* INSTRUCTIONS TO FOLLOW: Collect each line in the rows below that contains the word "picture", and copy those lines in full.

* SOURCE DATA:
========

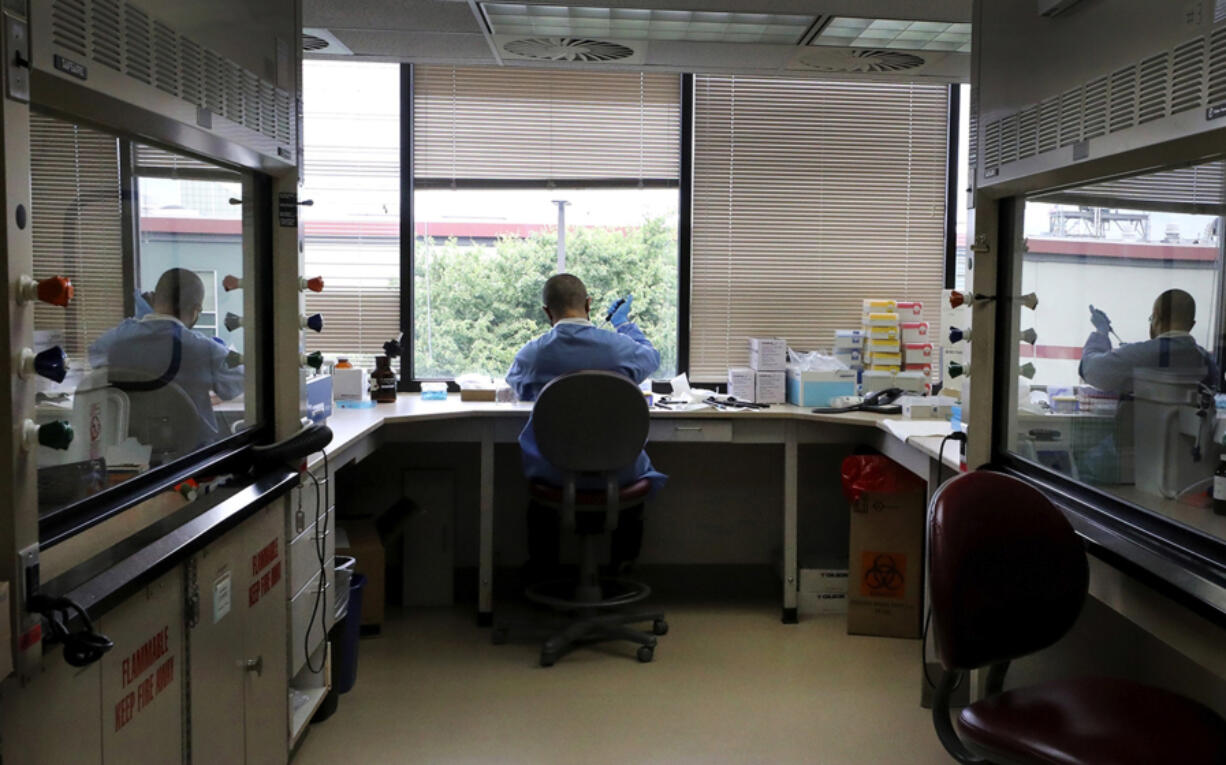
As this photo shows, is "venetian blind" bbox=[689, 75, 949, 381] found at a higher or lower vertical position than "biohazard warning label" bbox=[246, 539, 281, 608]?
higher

========

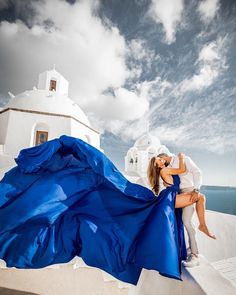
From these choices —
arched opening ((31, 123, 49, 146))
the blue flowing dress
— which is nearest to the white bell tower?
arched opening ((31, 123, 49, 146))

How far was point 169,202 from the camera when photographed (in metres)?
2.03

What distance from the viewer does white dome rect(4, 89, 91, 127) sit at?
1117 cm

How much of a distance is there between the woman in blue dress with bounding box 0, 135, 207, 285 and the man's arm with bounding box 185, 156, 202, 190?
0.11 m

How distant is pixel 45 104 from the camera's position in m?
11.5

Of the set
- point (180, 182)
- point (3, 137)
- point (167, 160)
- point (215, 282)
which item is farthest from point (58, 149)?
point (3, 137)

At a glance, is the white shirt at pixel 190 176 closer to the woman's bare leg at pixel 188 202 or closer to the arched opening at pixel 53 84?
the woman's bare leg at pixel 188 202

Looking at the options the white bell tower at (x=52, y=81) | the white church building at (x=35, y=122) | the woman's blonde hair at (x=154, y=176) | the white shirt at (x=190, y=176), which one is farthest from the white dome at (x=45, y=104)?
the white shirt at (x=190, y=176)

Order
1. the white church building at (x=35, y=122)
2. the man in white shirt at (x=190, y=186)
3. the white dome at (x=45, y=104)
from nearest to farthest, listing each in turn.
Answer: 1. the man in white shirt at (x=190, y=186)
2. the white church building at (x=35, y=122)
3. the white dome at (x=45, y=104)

========

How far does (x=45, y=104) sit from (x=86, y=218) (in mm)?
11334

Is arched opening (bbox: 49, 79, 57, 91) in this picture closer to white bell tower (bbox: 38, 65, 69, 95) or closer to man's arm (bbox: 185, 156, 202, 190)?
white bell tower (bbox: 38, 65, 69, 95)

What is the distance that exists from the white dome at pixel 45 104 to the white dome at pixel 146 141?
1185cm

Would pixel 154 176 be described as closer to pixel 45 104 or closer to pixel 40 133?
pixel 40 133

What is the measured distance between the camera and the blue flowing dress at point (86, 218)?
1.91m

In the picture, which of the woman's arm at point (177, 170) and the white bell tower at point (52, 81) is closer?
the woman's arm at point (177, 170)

========

* RIGHT ANSWER:
Is arched opening (bbox: 49, 79, 57, 91) in this picture closer to white bell tower (bbox: 38, 65, 69, 95) or closer to man's arm (bbox: 185, 156, 202, 190)?
In the picture, which of the woman's arm at point (177, 170) and the white bell tower at point (52, 81) is closer?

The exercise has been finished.